The kiwi has rallied almost 5 percent against the greenback this year, the most among major developed-market currencies, as New Zealand’s central bank is expected to raise interest rates with the economy forecast in a Bloomberg survey to grow 3.1 percent, the most since 2007.
The rally is already under pressure. New Zealand’s dollar fell 1 percent over the past two days to reach 85.99 U.S. cents as of 11:47 a.m. in London. The kiwi slid today after data showed consumer prices rose 0.3 percent during the first quarter from the prior period, short of the 0.5 percent gain forecast in a Bloomberg News poll of economists.
Investors should watch the 86.02 uptrend line from the February low and the April and March lows at 85.14 to 85.01 for signs of support, O’Connor said.
New Zealand’s currency surged last week as data signaled a strengthening economy. Manufacturing expanded 3.4 percent last month, the most since July, according to the Performance of Manufacturing Index (NZPMISA) compiled by the Bank of New Zealand Ltd. and Business NZ.
Robinson, a Bloomberg strategist in Singapore, said he’s targeting a drop to 84.81 cents, which would be a 38.2 percent Fibonacci retracement of the kiwi’s rally from Feb. 4 to April 10.
At the same time, futures traders have increased bets that New Zealand’s dollar will rise against the U.S. currency for eight weeks, figures from the Washington-based Commodity Futures Trading Commission show.
The difference in the number of wagers by hedge funds and other large speculators on an advance in the kiwi compared with those on a drop -- so-called net longs -- climbed to 19,766 on April 8, the most since May and compared with 18,480 a week earlier.
Investors have been betting on kiwi gains as surging milk production, construction and exports mean the economy is expanding faster than its capacity, stoking prices. The Reserve Bank of New Zealand, which forecasts inflation will reach the midpoint of its target band by the second quarter, last month became the first among developed nations to raise interest rates this year, signaling that more increases will follow.

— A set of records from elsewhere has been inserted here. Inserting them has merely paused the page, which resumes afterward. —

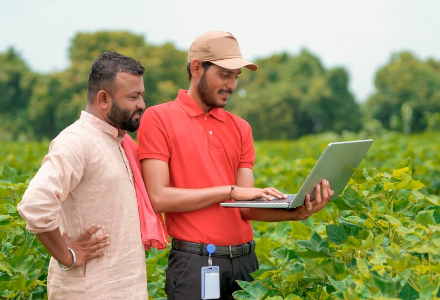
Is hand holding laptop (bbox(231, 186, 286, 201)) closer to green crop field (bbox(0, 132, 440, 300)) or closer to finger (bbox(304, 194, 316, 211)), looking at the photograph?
finger (bbox(304, 194, 316, 211))

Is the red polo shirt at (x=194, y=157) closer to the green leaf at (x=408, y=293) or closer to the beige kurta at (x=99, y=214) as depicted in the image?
the beige kurta at (x=99, y=214)

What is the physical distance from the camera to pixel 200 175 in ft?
9.80

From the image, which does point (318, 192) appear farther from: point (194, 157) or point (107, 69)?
point (107, 69)

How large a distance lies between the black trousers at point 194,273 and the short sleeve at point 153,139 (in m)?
0.47

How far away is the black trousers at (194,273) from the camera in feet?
9.68

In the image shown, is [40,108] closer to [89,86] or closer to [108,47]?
[108,47]

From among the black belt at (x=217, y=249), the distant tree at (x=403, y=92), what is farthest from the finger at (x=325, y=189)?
the distant tree at (x=403, y=92)

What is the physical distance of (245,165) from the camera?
321 cm

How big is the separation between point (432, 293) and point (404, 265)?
0.38 feet

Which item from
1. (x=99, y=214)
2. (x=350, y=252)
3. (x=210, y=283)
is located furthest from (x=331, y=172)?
(x=99, y=214)

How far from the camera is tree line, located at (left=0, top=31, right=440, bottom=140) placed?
213ft

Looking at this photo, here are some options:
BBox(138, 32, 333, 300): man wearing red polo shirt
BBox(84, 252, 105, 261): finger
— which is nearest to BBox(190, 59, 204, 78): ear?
BBox(138, 32, 333, 300): man wearing red polo shirt

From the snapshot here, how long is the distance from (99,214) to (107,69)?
584 mm

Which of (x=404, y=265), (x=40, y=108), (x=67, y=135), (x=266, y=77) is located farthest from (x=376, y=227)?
(x=266, y=77)
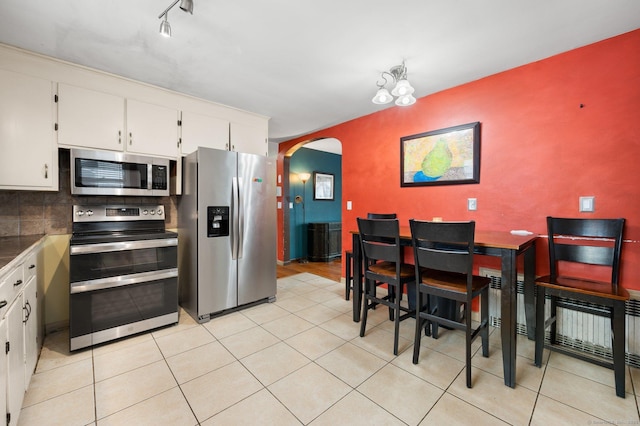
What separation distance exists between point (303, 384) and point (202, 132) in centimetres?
274

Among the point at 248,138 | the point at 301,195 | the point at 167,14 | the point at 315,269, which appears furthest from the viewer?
the point at 301,195

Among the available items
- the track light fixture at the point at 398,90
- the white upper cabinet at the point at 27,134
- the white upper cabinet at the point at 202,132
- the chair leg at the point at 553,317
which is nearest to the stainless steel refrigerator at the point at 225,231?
the white upper cabinet at the point at 202,132

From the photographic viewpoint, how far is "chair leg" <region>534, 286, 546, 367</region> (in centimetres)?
183

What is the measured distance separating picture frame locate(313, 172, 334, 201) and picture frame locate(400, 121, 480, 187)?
115 inches

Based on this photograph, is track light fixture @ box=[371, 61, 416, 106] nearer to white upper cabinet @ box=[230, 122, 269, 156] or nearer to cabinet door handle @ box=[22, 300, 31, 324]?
white upper cabinet @ box=[230, 122, 269, 156]

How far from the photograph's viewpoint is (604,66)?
6.57 feet

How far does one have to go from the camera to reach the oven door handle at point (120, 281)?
6.75ft

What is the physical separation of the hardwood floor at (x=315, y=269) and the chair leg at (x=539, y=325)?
259 centimetres

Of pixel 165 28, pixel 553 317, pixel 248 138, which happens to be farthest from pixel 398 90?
pixel 553 317

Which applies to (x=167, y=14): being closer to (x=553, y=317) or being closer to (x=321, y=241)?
(x=553, y=317)

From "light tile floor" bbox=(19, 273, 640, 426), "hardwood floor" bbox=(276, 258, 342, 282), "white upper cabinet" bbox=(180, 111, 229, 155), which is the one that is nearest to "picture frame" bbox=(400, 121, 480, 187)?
"light tile floor" bbox=(19, 273, 640, 426)

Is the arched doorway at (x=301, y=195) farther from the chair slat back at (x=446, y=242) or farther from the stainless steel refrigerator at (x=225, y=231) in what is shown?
the chair slat back at (x=446, y=242)

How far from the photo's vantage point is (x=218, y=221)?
271 centimetres

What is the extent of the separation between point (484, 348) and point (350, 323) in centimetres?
113
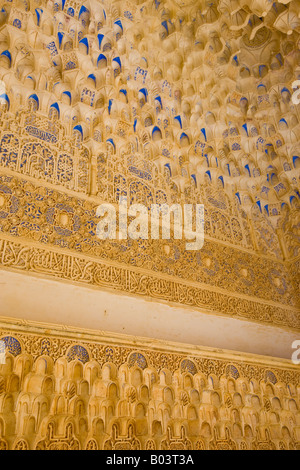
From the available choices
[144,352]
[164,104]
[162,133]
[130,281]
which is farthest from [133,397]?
[164,104]

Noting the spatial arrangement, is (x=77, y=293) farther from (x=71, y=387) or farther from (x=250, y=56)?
(x=250, y=56)

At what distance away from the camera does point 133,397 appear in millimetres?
2562

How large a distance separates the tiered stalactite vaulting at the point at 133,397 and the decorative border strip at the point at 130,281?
0.52 meters

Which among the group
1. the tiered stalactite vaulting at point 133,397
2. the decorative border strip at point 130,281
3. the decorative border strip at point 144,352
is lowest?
the tiered stalactite vaulting at point 133,397

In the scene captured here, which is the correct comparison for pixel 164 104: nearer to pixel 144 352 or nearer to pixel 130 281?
pixel 130 281

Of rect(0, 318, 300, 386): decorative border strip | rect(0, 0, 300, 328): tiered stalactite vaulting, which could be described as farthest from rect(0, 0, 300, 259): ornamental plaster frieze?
rect(0, 318, 300, 386): decorative border strip

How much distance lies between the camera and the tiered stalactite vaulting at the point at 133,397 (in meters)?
2.21

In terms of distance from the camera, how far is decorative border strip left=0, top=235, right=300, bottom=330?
9.16ft

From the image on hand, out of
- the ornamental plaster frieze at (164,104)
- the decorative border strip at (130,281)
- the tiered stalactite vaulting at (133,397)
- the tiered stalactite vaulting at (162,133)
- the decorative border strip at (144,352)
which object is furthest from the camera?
the ornamental plaster frieze at (164,104)

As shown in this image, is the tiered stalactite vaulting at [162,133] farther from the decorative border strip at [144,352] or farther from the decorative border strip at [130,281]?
the decorative border strip at [144,352]

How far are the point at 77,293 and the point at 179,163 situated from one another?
1964 mm

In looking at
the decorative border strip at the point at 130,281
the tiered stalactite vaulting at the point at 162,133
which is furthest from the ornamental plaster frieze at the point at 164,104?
the decorative border strip at the point at 130,281

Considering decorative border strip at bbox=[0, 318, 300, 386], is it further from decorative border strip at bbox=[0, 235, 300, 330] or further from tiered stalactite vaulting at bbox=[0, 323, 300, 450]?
decorative border strip at bbox=[0, 235, 300, 330]

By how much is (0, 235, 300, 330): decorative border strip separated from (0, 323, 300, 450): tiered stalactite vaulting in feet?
1.72
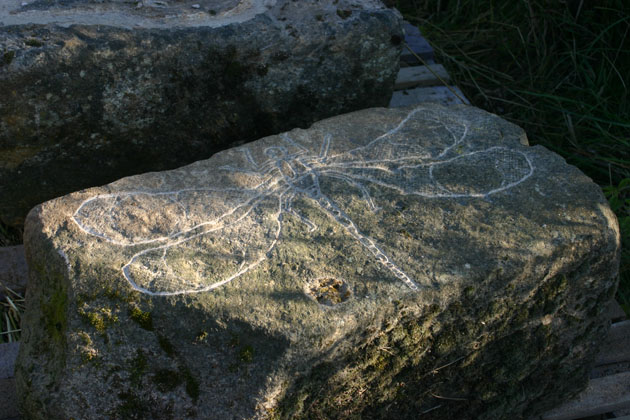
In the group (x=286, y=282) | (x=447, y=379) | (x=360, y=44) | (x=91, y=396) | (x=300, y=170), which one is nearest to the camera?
(x=91, y=396)

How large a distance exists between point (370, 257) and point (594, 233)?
619 millimetres

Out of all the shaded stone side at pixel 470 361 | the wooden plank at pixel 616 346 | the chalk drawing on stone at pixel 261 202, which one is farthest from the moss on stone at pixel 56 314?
the wooden plank at pixel 616 346

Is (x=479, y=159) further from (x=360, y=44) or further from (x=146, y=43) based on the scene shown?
(x=146, y=43)

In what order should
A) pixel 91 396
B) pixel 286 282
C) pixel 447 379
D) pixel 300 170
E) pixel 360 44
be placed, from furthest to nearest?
pixel 360 44
pixel 300 170
pixel 447 379
pixel 286 282
pixel 91 396

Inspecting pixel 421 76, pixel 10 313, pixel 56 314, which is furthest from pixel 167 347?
pixel 421 76

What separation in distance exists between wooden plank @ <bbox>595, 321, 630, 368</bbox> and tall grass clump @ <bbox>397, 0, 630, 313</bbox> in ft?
2.57

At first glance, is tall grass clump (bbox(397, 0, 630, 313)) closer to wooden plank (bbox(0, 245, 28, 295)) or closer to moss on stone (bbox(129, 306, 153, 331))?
moss on stone (bbox(129, 306, 153, 331))

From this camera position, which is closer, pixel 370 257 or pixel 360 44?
pixel 370 257

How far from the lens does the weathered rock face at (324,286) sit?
1560mm

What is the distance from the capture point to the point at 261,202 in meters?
1.92

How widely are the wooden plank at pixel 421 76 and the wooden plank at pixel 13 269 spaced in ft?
5.99

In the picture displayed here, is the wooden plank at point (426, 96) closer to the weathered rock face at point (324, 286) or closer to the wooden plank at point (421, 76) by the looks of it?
the wooden plank at point (421, 76)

Traders expecting the central bank to drive further currency gains may be disappointed, according to Imre Speizer, a market strategist at Westpac Banking Corp. in Auckland. The RBNZ is likely to ease back on increases to the official cash rate if the local dollar, which is already 3 percent above its forecasts on a trade-weighted basis, climbs much further, he wrote in a note to clients April 14.
“If the NZD exceeded the RBNZ’s forecast, and its strength was expected to persist, then the OCR would not need to rise by as much as projected,” Speizer wrote.
Westpac forecasts the kiwi will be at 86 cents at the end of the third quarter and decline to 84 cents by year-end.
Support for the currency also may fade as dairy prices decline and U.S. economic strength boosts the allure of the greenback.
Dairy prices fell yesterday for a fifth successive auction held by Fonterra Cooperative Group Ltd., the world’s biggest milk exporter, suggesting it may have to reduce its forecast payout to New Zealand farmers.
The GlobalDairyTrade Price Index dropped 2.6 percent in a two-weekly auction overnight, extending its cumulative decline in the last five events to 21.9 percent.
Investors should sell New Zealand’s currency against the euro, Steve Barrow, the head of Group-of-10 research at Standard Bank Plc in London, wrote yesterday in a client note.
Traders should buy the euro at NZ$1.5960 and sell it should the currency fall to NZ$1.5740, he said. The euro has climbed 1.2 percent over the past two days and traded at NZ$1.6094 today.